#### PROVIDED TEXT
— BEGIN —
Beyond this, there's also the *Piano Sextet*, a relatively early work with a deceptively high opus number, scored for piano and the unusual string lineup of vn, 2 vas, vc and cb. It is sometimes coupled on CD with the octet or Schubert's Trout quintet. Here's the one I have:


----------



## Novelette

Yes! The String Quintets are underrated works of delightful inventiveness and varied sonority. Mendelssohn shows us the many, almost orchestral, effects that can be created by a string ensemble when rightly treated.

The piano quartets are youthful but vigorous, the second in F Minor is my personal favorite.

The piano sextet in D Major isn't a very substantial work: delightful and wispy but without great weight.

Of especial interest is the "Four Pieces for String Quartet, Op. 81", all of the movements of which are extraordinary. The theme of the first movement has a very personal and reflective melancholy, while the several following variations are primarily melodic variations [the harmony remains largely unchanged]. The second movement, the Capriccio, is in E Minor; it is a work of relatively calm worry, a moderate turbulence and unsettledness. The Scherzo is in A Major: rollicking and up-tempo, it is a fine example of Mendelssohn's famous scherzi! The finale movement is a Fugue in E Flat Major, it has an otiose subject, and as far as the whole piece is concerned, it is the weakest movement.
— END —
#### DATASET ENTRIES
— BEGIN —
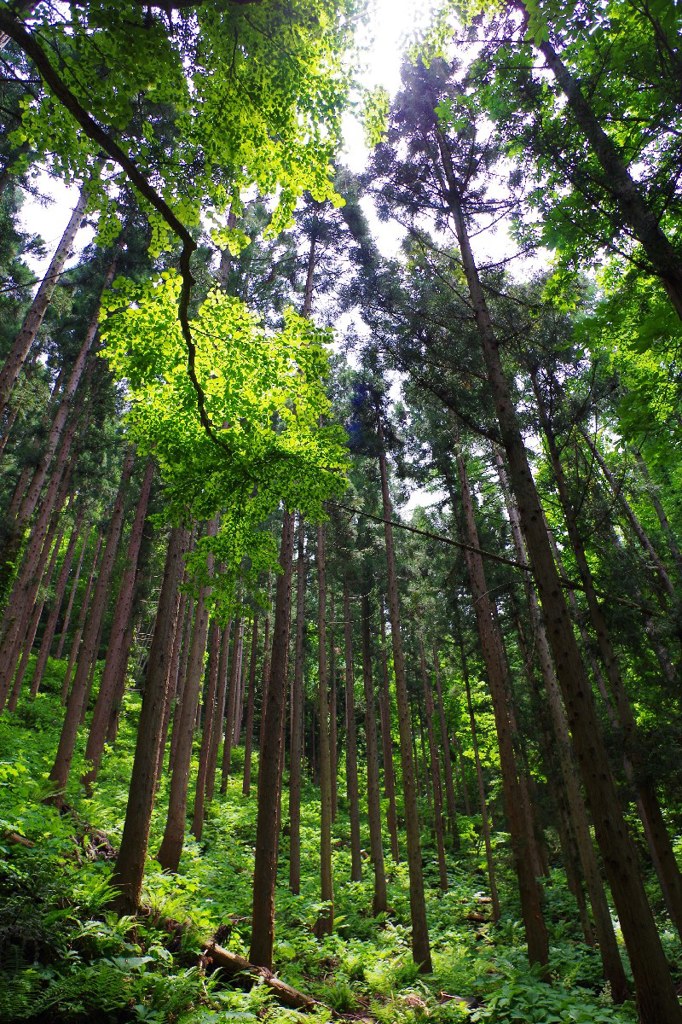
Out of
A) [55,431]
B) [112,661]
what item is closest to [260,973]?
[112,661]

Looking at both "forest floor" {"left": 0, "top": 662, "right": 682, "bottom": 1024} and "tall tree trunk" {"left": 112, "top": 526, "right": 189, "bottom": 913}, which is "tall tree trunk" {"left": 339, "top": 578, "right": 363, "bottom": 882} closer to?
"forest floor" {"left": 0, "top": 662, "right": 682, "bottom": 1024}

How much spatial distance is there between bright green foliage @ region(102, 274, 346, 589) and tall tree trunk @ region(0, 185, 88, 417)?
517 centimetres

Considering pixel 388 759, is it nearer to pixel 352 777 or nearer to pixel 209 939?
pixel 352 777

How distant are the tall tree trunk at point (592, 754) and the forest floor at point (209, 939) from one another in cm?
274

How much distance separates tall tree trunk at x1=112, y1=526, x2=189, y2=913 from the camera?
6957mm

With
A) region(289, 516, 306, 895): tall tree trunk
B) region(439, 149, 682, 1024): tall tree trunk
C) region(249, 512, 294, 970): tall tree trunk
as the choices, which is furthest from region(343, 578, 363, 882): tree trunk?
region(439, 149, 682, 1024): tall tree trunk

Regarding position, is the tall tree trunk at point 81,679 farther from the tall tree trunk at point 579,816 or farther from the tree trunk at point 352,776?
the tall tree trunk at point 579,816

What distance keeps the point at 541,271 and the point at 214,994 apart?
490 inches

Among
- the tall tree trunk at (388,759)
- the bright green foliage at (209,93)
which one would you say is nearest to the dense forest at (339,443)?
the bright green foliage at (209,93)

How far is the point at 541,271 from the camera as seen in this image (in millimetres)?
10188

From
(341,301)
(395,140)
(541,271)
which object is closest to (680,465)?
(541,271)

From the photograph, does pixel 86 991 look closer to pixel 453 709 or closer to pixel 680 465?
pixel 680 465

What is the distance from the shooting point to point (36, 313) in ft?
36.6

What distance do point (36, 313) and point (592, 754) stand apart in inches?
508
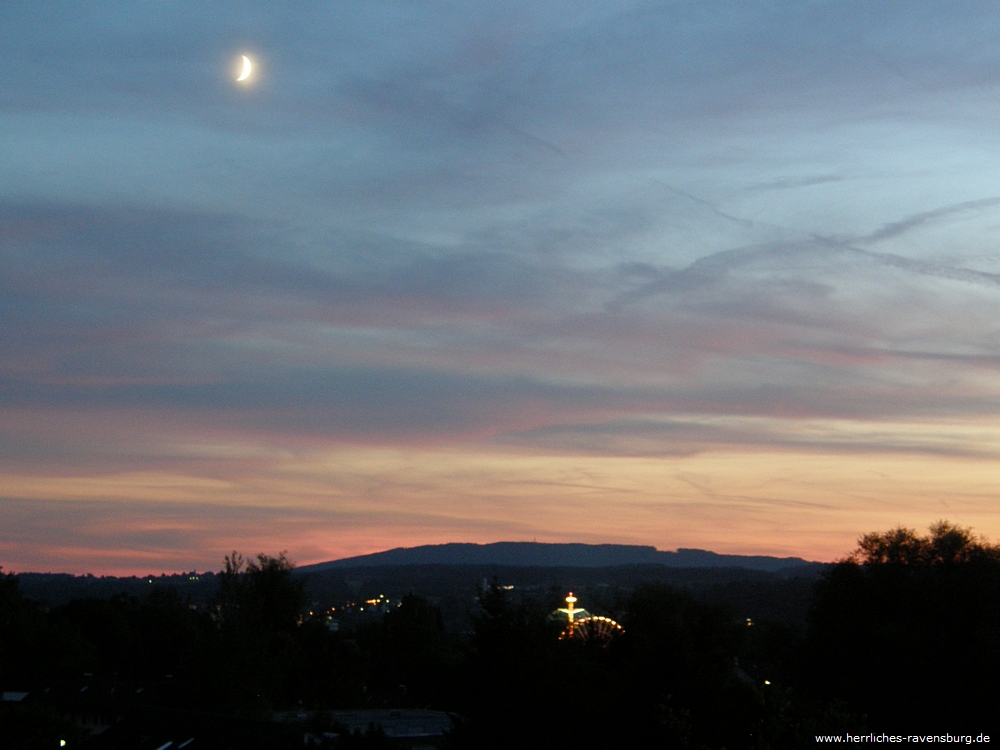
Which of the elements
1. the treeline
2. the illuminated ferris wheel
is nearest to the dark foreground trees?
the treeline

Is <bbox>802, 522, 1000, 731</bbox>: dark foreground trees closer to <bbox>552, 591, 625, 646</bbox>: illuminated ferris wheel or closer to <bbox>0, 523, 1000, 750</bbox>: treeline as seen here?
<bbox>0, 523, 1000, 750</bbox>: treeline

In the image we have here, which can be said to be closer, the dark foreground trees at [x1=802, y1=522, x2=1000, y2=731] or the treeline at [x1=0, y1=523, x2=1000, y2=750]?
the treeline at [x1=0, y1=523, x2=1000, y2=750]

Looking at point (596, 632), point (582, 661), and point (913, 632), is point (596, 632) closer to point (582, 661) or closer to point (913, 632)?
point (913, 632)

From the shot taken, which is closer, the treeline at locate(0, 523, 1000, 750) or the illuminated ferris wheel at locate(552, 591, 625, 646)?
the treeline at locate(0, 523, 1000, 750)

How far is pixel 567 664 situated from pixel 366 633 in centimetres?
6970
— END —
#### TASKS TO COMPLETE
1. Output the entries word for word, starting at the line that contains "From the photograph, does" and ending with the last line of the entries, with both ends included. Leave out the pictures.
2. Go on with the discussion of Mendelssohn's chamber music from the point where it stops.
The discussion of Mendelssohn's chamber music and the entries are unrelated to each other.

#### RESPONSES IN ORDER
1.
From the photograph, does pixel 86 991 look closer to pixel 453 709 or closer to pixel 680 465?
pixel 680 465

What is the distance from the shooting point to point (36, 313) in ft?
36.6

What distance do point (36, 313) and point (592, 754) stand apart in inches?
508
Which of the elements
1. the treeline
2. the illuminated ferris wheel
is nearest to the dark foreground trees?
the treeline

Is <bbox>802, 522, 1000, 731</bbox>: dark foreground trees closer to <bbox>552, 591, 625, 646</bbox>: illuminated ferris wheel or closer to <bbox>0, 523, 1000, 750</bbox>: treeline as seen here?
<bbox>0, 523, 1000, 750</bbox>: treeline

In the image we have here, which can be said to be closer, the dark foreground trees at [x1=802, y1=522, x2=1000, y2=731] or the treeline at [x1=0, y1=523, x2=1000, y2=750]?
the treeline at [x1=0, y1=523, x2=1000, y2=750]

Looking at point (596, 632), point (582, 661), and point (913, 632), is point (596, 632) closer to point (582, 661) or closer to point (913, 632)?
point (913, 632)

From the shot taken, which is closer, the treeline at locate(0, 523, 1000, 750) or the illuminated ferris wheel at locate(552, 591, 625, 646)?
the treeline at locate(0, 523, 1000, 750)

How far is pixel 567 664 situated from pixel 366 633 in centimetres?
6970

2.
----------



## elgar's ghost

I like his chamber works a lot. In addition to the octet, st. quartets (plus the aforementioned four pieces), st. quintets and trios I have the two cello sonatas. Taken as a whole, I prefer Mendelssohn's chamber output to that of Schumann's.


----------



## Aecio

It has already been mentioned by others but the 2nd quintet is really wonderful, it´s a pity Mendelssohn died so young because in this work (as in the SQ opus 80) you hear a different musician, if I try to compare I will say he was less Mozart and more Schubert (or even Schumann at some moments)


----------



## Vaneyes

What I own:

String Quintets - Raphael Ens. (Hyperion)
Piano Quartet, Op. 3 - Alikhanov/Moscow SQ (Melodiya)
String Quartets Opp. 12 & 13 - Juilliard SQ (Sony)
String Quartet, Op. 80 - Miro Qt. (Oxingale)
Piano Trios 1 & 2 - KLR Trio (VOX)
Cello Sonatas, etc. - Meneses & Wyss (Avie)

Others I can recommend:

String Quartets (Complete) - Henschel Qt. (Arte Nova)
Piano Trios 1 & 2 - Swiss Piano Trio (Audite )


----------



## Novelette

I can understand your preference for Mendelssohn's chamber music than Schumann's, elgars ghost. 

Mendelssohn's music is far more lyrical, and dare I say, more immediately coherent. As one who adores all of Schumann's music, I think it no insult to the latter to say that Mendelssohn had a surer hand in overall structure and musical "argument".


----------



## Novelette

I need to get my hands on the Violin, Cello, and Clarinet Sonatas.


----------



## elgar's ghost

Novelette said:


> I need to get my hands on the Violin, Cello, and Clarinet Sonatas.


The op. 4 violin sonata seem particularly intriguing as does the sonata for viola, of which I've never seen or heard anyone comment about. Ever heard it, Nov (anyone)?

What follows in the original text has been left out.